Text block
================================
Ronald Henry Tammen Jr. (born July 23, 1933) was a student at Miami University in Oxford, Ohio who went missing on April 19, 1953 and whose fate remains a mystery. Students of the university have since dubbed him the "Phantom of Oxford".

Biography
Tammen was from Maple Heights, Ohio, the second oldest of five children. In 1953, Tammen was a sophomore at Miami University living on-campus in Fisher Hall; his younger brother also attended the university. He was described as a tall handsome muscular athlete who was on the varsity wrestling team, and was a residence hall advisor. He played string bass in a band and drove a 1938 Chevrolet.

Disappearance
Tammen left his Fisher Hall room at approximately 8pm on the evening of Sunday, April 19, 1953, to get new bed sheets from the Hall manager because a prankster had put a fish in his bed. Tammen took the sheets and returned to his dorm room to study psychology, which was the last time he was definitely seen alive. At around 10:30pm on 19 April, Tammen's roommate returned to their room and found the lights on, the radio playing, Tammen's coat - notably it was a snowy night - his wallet, car keys, and a book open on the desk. Tammen had not returned by the next morning and authorities were notified, but Tammen was never found. The last person to see Tammen was the Hall manager earlier in the evening.
================================
Supplied entries
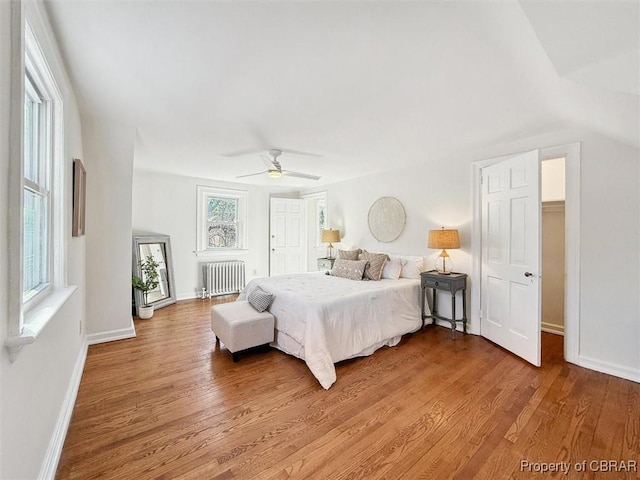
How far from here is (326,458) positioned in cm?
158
================================
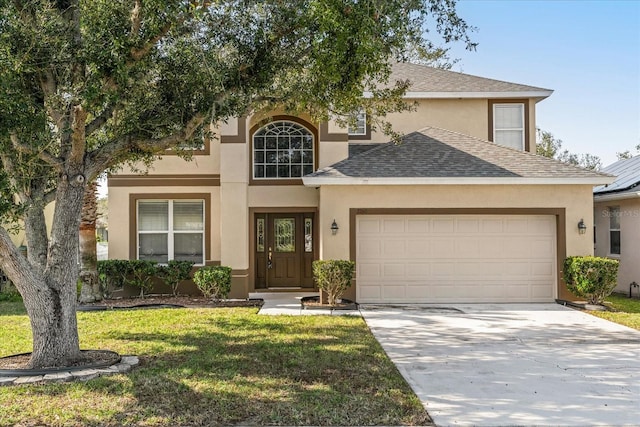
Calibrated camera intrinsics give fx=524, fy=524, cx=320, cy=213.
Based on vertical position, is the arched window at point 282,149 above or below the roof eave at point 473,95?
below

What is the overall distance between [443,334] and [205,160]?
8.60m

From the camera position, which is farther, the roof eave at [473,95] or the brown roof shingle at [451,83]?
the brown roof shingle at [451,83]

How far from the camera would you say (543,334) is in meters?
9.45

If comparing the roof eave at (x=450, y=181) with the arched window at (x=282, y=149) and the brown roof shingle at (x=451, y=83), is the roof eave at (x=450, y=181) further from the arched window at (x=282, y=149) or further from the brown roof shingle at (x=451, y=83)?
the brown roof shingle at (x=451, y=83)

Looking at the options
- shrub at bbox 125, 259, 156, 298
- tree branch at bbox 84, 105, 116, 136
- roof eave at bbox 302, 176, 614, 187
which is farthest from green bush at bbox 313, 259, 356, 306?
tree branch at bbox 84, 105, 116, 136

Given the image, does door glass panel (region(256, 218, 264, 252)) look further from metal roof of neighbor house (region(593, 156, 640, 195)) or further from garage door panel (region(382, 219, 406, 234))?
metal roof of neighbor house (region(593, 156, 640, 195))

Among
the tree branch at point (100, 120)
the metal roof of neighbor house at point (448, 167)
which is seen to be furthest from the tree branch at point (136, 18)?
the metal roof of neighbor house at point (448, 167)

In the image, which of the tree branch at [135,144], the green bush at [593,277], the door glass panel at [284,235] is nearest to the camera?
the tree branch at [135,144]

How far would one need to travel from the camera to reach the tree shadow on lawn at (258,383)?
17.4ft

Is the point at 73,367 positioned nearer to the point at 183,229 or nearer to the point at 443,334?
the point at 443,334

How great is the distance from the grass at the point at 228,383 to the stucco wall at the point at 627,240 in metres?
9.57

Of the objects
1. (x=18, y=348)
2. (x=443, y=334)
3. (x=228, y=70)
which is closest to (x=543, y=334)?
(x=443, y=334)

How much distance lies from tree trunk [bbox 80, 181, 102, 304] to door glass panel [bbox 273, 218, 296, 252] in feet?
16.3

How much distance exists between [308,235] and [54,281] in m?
================================
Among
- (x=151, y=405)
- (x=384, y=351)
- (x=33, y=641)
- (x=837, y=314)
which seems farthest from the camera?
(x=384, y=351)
================================
Problem details
Can you continue the article about Ronald Tammen's disappearance from its last sentence?

Answer to the problem
A woman from a nearby town said that someone matching Tammen's description had knocked on her door in the early morning of 20 April asking for directions to the bus stop. He appeared dazed and had a streak of dirt on his face. Other sightings over the years have been reported. When Fisher Hall was demolished in 1978 the ruins were searched but nothing was found.

Later investigations
Long considered a cold case, in 2009 detectives looked into old records about a John Doe body found in 1953 in Georgia, based on the theory that it might be the same person due to a height and weight match. They obtained DNA samples from Tammen's sister and the Georgia body, but there was no match. Nevertheless, it moved the case forward by entering Tammen's DNA into a database should any other search turn it up in the future.

An alumna of Miami University, Jennifer Wenger, has been researching the case since 2010. As of 2020, she is working on a book as well as maintaining a blog about Tammen.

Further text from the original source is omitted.